Thursday, May 1, 2008

Using Vegetables That Are Past Their Prime (part 2): Pizza

OK, this is kind of like roasting, but quicker, fancier and with bread. For the crust I use a mostly whole wheat sourdough, but I guess if you don't have a sourdough starter lying around you could use whatever you want. (I use this recipe for the crust)

I usually don't bother with any replacement for cheese, and I usually don't even do tomato sauce. My pizzas generally come out less pizza-like and more along the lines of vegetables-on-round-flat-bread-like. I had a lot of tomatoes, so I figured a tomato sauce was in order. I was hoping that putting some tomatoes and seasonings in a pan and simmering it for a while was how to make tomato sauce, because that's what I did. Apparently it really is that easy, because it worked out pretty well, and I had just enough sauce for the two pizzas.

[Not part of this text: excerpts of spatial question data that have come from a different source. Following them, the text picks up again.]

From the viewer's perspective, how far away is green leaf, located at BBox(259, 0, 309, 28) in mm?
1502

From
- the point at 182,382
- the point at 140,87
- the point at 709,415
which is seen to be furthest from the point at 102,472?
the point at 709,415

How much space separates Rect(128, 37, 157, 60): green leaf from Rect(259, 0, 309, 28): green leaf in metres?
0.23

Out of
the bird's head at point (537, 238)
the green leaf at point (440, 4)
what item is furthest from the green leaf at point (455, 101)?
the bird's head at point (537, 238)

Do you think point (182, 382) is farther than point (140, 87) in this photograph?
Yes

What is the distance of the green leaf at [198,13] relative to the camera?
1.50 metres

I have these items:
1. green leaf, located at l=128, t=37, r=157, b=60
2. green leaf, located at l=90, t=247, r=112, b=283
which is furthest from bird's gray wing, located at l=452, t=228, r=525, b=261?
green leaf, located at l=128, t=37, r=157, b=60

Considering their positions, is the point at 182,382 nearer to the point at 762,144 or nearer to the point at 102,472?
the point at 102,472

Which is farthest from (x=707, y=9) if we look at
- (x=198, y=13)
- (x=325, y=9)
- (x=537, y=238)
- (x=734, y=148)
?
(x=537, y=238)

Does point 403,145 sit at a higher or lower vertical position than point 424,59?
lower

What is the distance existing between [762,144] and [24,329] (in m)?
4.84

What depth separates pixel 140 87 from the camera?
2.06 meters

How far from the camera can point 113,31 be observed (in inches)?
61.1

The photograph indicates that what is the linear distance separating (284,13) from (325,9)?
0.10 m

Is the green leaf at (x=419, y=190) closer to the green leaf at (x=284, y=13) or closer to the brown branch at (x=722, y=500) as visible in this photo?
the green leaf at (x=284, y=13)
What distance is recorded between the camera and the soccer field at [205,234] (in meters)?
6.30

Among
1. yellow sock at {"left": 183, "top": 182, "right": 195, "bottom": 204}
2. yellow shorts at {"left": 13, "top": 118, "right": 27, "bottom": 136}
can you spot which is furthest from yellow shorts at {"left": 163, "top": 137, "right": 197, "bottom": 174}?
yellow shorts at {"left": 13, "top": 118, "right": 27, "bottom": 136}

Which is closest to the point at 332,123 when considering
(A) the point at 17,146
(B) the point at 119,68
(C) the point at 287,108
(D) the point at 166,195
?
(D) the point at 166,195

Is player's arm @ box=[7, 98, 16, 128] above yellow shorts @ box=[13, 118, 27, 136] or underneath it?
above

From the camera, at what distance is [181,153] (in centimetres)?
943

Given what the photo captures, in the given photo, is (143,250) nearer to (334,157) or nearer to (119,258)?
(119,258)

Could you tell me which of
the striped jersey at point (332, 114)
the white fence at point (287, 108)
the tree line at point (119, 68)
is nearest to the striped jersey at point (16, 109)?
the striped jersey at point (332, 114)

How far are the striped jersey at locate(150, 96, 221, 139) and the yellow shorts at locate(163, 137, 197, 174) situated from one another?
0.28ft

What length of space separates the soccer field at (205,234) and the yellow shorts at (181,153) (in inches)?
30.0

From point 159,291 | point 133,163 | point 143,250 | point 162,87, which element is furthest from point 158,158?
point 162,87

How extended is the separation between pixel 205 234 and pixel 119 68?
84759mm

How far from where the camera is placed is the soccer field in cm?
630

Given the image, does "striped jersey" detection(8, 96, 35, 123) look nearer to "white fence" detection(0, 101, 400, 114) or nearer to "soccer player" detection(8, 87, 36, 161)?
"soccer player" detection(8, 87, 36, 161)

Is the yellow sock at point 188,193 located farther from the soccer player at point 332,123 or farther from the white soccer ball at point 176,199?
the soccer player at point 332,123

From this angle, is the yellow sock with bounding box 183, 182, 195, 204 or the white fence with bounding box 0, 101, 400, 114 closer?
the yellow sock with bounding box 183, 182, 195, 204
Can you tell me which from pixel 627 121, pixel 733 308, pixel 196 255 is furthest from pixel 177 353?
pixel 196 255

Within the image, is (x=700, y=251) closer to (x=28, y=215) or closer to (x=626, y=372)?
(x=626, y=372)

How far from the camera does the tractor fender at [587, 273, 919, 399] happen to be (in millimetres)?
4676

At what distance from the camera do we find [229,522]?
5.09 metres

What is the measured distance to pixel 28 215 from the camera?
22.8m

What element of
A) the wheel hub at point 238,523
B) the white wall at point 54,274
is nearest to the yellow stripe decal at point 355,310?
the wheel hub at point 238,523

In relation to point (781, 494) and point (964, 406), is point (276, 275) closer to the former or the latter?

The peppers, onions, tomatoes and tomatoes in the sauce on this pizza were all dived. There's also some baked seitan on there as well. I put the oven only on 450 degrees instead of my usual 500 or as hot as possible, because I didn't really feel like dealing with the smoke detector that is guaranteed to go off whenever make something awesome in the oven. But maybe it's not a smoke detector at all, but an awesome detector, and it's trying to tell me that what I have in the oven is even more awesome than normal, and I should prepare myself accordingly. It didn't go off this time, so I guess that says something. I was also impatient and left the pizza in the oven for as minimal time as possible, so nothing really got even remotely browned except for the peppers, which are lightweights, anyway.